**Supplied text**:
━━━━━━━━━━━━━━━━
There are some irreversible actions that user can do in my app. To add a level of security, I'd like to verify that the person performing such an action is actually the logged in user. How can I achieve it?
For users with passwords, I'd like a prompt that would ask for entering user password again. How can I later verify this password, without sending it over the wire?
Is a similar action possible for users logged via external service? If yes, how to achieve it?
I can help with the first question. As of this writing, meteor doesn't have a checkPassword method, but here's how you can do it:
On the client, I'm going to assume you have a form with an input called password and a button called check-password. The event code could look something like this:
Template.userAccount.events({
'click #check-password': function() {
var digest = Package.sha.SHA256($('#password').val());
Meteor.call('checkPassword', digest, function(err, result) {
if (result) {
console.log('the passwords match!');
}
});
}
});
Then on the server, we can implement the checkPassword method like so:
Meteor.methods({
checkPassword: function(digest) {
check(digest, String);
if (this.userId) {
var user = Meteor.user();
var password = {digest: digest, algorithm: 'sha-256'};
var result = Accounts._checkPassword(user, password);
return result.error == null;
} else {
return false;
}
}
});
For more details, please see my blog post. I will do my best to keep it up to date.
I haven't done this before, but I think you will need something like this on your server
Accounts.registerLoginHandler(function(loginRequest) {
console.log(loginRequest)
var userId = null;
var username = loginRequest.username;
// I'M NOT SURE HOW METEOR PASSWORD IS HASHED...
━━━━━━━━━━━━━━━━
Chart-reading data:
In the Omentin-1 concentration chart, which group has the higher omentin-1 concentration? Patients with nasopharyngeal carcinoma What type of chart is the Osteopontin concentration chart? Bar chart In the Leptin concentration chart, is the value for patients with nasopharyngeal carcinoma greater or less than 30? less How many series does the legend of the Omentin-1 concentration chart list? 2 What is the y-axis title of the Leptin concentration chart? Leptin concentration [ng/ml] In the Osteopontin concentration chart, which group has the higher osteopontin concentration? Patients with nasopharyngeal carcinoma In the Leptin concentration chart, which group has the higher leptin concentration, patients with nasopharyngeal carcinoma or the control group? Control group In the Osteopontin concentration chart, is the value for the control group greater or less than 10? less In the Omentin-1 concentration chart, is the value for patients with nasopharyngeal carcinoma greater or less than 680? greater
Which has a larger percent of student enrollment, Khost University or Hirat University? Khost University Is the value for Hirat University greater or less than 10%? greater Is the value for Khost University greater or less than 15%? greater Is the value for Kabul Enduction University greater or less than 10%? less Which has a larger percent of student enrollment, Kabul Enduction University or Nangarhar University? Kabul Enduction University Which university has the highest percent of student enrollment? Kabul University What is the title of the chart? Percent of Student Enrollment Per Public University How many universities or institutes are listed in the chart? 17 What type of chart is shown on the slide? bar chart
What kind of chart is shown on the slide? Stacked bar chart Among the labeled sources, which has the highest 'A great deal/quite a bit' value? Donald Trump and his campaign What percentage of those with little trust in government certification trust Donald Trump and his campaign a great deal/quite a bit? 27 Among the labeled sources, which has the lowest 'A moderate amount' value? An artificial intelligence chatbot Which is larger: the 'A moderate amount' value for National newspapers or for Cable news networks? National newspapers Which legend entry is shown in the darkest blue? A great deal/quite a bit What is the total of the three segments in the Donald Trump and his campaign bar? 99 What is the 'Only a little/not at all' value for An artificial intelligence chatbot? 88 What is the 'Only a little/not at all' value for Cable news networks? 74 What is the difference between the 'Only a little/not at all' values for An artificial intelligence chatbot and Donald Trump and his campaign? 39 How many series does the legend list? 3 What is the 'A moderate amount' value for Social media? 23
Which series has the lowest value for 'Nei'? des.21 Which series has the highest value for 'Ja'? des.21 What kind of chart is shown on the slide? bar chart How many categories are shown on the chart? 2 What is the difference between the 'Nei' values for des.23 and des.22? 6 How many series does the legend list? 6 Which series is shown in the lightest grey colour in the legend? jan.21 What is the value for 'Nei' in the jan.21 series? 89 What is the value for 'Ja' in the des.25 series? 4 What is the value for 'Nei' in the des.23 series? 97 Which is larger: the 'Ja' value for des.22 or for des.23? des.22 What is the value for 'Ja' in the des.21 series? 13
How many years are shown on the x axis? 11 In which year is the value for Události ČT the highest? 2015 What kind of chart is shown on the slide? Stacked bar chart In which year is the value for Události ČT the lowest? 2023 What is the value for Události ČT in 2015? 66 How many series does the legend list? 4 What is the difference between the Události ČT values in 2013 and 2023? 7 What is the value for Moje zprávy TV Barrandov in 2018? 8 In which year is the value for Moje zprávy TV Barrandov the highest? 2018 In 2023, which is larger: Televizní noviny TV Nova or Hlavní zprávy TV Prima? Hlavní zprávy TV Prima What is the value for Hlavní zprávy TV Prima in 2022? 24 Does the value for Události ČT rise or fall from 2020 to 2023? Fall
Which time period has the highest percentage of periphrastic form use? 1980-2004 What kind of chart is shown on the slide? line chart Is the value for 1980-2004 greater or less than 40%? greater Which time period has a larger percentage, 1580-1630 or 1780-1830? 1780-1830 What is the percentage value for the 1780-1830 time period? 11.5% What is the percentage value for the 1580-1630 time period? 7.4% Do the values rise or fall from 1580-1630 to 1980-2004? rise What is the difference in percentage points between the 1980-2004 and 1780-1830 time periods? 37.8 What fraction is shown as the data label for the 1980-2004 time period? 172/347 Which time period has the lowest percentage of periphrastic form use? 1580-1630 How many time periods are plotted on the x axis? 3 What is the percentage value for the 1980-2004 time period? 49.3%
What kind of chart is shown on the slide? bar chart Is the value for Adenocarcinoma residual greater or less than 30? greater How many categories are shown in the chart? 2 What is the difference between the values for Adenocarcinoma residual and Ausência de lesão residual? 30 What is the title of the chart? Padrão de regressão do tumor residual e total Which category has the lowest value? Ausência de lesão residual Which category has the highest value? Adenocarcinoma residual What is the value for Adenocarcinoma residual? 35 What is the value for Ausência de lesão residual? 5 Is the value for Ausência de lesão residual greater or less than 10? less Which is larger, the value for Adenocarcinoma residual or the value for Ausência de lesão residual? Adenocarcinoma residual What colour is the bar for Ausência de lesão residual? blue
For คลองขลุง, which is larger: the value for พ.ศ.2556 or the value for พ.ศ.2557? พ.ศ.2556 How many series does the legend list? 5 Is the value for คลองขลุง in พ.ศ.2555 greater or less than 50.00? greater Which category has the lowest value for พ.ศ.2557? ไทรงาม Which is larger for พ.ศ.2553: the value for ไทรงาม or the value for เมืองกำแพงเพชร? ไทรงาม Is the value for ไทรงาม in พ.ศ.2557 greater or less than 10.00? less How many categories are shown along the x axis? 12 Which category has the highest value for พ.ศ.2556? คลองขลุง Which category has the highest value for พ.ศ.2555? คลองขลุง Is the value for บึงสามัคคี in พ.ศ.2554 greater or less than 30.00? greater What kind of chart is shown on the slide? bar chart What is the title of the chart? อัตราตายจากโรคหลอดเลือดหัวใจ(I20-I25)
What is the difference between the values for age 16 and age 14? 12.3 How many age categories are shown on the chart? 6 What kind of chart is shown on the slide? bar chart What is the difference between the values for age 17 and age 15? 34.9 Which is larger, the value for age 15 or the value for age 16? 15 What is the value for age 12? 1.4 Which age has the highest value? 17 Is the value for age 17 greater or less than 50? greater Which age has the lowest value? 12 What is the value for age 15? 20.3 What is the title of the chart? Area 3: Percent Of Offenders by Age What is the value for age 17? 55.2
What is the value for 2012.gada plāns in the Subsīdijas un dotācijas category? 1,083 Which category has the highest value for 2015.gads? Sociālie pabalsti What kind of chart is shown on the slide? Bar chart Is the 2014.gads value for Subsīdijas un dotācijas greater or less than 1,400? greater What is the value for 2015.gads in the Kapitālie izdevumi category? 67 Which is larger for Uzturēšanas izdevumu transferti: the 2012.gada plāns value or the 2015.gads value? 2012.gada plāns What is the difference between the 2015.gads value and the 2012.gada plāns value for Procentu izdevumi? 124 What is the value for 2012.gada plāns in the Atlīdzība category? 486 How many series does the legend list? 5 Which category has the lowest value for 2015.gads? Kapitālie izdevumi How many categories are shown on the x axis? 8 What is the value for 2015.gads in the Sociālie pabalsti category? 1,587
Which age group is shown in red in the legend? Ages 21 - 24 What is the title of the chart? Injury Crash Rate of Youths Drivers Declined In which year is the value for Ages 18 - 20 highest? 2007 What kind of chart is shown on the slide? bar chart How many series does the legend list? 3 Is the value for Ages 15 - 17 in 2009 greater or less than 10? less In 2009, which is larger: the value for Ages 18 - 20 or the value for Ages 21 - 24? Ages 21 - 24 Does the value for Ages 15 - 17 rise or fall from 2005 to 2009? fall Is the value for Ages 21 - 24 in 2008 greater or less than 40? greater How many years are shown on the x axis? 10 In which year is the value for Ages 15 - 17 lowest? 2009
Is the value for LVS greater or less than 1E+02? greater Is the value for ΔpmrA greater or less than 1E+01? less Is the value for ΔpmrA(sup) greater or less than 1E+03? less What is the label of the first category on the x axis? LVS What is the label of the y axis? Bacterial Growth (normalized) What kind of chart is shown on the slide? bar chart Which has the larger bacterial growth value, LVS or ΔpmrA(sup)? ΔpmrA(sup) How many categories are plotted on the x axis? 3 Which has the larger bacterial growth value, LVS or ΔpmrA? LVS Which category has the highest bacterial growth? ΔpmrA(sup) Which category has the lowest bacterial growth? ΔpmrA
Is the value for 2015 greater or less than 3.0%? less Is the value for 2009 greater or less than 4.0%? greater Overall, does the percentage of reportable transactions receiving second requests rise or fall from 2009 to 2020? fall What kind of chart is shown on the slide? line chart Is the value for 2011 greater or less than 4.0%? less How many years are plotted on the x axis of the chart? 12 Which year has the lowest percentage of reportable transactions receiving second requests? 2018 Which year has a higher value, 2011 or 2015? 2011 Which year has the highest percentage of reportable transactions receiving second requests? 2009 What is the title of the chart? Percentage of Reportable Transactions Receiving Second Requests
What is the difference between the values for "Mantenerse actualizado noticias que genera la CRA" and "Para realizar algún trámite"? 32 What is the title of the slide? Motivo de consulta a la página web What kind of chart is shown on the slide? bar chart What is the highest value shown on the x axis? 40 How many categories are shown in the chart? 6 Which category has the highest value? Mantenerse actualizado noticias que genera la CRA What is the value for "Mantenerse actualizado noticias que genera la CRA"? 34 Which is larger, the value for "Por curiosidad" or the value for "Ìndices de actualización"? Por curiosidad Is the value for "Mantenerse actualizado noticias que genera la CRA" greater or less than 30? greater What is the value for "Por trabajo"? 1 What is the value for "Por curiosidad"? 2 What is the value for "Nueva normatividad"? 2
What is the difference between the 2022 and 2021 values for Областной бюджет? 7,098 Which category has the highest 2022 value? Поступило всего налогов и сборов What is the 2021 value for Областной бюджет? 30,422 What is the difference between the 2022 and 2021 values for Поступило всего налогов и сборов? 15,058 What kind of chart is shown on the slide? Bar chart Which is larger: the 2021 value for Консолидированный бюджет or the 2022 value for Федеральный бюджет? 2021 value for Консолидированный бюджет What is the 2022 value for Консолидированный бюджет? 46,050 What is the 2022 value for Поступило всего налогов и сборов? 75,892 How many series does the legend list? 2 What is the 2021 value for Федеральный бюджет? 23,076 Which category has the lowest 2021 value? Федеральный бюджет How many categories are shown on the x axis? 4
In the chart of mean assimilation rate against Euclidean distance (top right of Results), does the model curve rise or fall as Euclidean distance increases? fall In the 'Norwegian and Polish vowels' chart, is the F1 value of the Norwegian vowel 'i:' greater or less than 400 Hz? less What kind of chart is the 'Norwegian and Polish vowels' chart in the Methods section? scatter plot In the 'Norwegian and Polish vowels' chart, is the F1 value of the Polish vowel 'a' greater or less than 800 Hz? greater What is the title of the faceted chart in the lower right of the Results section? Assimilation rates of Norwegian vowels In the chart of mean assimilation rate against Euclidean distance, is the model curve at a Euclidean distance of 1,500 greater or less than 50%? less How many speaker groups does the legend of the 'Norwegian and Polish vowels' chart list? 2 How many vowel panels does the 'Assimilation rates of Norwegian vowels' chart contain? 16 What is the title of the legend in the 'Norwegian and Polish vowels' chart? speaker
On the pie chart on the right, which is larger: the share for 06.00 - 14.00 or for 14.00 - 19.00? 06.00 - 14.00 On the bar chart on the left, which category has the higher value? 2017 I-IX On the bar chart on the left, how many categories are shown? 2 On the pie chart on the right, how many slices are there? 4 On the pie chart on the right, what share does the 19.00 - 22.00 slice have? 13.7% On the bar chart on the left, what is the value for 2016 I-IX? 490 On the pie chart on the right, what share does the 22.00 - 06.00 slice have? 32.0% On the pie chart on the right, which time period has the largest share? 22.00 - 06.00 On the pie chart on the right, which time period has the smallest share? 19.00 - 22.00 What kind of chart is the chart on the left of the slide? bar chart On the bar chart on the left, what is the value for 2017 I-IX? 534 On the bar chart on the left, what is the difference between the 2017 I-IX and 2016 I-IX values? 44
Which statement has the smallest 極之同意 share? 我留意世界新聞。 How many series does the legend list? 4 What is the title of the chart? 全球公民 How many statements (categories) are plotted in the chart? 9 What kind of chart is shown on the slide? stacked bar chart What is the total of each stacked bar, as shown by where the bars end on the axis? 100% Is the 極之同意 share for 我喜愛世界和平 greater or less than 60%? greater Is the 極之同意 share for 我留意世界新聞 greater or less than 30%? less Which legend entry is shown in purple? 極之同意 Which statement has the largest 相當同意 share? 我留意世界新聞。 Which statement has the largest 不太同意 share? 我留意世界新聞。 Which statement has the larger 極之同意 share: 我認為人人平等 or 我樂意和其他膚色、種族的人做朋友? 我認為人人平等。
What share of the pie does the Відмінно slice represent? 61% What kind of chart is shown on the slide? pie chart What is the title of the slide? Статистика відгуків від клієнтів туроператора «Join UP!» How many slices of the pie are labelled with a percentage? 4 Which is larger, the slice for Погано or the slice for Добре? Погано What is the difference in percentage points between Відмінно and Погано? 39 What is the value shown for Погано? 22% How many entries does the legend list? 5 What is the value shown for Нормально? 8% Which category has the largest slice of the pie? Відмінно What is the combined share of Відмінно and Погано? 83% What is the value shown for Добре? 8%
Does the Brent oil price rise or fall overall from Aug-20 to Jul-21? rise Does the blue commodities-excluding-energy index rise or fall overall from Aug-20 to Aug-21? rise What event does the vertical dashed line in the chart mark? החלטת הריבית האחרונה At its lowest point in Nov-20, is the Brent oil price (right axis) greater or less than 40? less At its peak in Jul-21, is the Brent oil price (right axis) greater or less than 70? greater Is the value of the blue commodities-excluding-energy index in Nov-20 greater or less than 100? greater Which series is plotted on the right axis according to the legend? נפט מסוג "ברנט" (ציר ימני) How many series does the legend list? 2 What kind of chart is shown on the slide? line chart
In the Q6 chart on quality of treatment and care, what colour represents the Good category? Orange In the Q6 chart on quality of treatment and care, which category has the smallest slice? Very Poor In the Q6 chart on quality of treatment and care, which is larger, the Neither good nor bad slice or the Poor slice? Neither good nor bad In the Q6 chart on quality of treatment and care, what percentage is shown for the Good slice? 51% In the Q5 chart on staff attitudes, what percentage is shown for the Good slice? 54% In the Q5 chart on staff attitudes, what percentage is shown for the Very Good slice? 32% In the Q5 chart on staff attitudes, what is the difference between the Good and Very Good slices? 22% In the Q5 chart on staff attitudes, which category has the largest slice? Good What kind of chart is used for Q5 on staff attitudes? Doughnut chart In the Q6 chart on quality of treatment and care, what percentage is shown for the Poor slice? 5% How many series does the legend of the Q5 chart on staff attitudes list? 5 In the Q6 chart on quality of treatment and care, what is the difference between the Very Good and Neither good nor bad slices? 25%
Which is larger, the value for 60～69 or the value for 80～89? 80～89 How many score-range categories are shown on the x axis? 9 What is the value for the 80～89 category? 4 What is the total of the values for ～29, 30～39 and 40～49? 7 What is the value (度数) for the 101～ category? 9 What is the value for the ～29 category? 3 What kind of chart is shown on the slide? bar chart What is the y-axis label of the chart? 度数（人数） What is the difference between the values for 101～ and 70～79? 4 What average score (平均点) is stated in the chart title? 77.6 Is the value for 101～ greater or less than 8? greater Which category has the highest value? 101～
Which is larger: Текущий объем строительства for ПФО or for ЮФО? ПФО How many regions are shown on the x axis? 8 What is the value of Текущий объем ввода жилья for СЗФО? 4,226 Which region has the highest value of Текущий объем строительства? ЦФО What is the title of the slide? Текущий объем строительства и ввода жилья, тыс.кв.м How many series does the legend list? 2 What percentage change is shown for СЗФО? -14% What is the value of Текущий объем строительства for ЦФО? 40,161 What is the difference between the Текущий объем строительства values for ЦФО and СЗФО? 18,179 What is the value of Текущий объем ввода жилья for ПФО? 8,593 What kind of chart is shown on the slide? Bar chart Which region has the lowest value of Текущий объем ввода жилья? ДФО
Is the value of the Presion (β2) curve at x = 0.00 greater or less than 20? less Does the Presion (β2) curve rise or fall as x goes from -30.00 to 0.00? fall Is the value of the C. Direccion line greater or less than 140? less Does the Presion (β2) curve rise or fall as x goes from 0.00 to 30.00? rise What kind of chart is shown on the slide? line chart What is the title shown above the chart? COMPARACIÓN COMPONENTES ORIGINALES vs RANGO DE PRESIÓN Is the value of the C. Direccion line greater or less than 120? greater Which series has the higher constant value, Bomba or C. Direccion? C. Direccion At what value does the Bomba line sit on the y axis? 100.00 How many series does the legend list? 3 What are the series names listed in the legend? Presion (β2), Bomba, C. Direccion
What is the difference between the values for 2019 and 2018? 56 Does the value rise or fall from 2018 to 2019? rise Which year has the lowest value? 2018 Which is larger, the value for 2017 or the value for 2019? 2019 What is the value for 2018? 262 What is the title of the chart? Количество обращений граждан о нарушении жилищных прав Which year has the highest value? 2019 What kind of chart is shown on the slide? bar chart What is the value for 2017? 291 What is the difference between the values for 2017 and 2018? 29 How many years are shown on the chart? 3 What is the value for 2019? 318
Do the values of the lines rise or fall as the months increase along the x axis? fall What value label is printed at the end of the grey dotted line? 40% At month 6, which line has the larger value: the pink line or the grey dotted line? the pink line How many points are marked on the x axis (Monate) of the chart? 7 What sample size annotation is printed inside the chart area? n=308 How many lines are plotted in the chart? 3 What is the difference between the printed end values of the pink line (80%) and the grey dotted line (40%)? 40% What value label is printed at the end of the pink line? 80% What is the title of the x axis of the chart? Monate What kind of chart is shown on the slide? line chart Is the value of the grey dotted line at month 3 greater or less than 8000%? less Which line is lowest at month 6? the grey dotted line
━━━━━━━━━━━━━━━━
**What this exercise asks**:
A. Please repeat the part of the Meteor password text that begins at the words "I haven't done" and ends after "PASSWORD IS HASHED...".
B. Carry on the Meteor password text from the point where it stops.

**Expected results**:
A.
I haven't done this before, but I think you will need something like this on your server
Accounts.registerLoginHandler(function(loginRequest) {
console.log(loginRequest)
var userId = null;
var username = loginRequest.username;
// I'M NOT SURE HOW METEOR PASSWORD IS HASHED...

B.
// SO YOU NEED TO DO A BIT MORE RESEARCH ON THAT SIDE
// BUT LET'S SAY YOU HAVE IT NOW
var password = loginRequest.password;
var user = Meteor.users.findOne({
$and: [
{username: username},
{password: password}
]
});
if(!user) {
// ERROR
} else {
// VERIFIED
}
});
then you can call this function from the client side like this:
// FETCH THE USERNAME AND PASSWORD SOMEHOW
var loginRequest = {username: username, password: password};
Accounts.callLoginMethod({
methodArguments: [loginRequest]
});
I have a project on github for different purpose, but you can get a sense of how it is structured: https://github.com/534N/apitest
Hope this helps,
I have found the best way to validate the users password is to use the Accounts.changePassword command and
pass in the same password for old and new password. https://docs.meteor.com/api/passwords.html#Accounts-changePassword
Accounts.changePassword(this.password, this.password, (error) => {
if(error) {
//The password provided was incorrect
}
})
If the password provided is wrong, you will get an error back and the users password will not be changed.
If the password is correct, the users password will be updated with the same password as is currently set.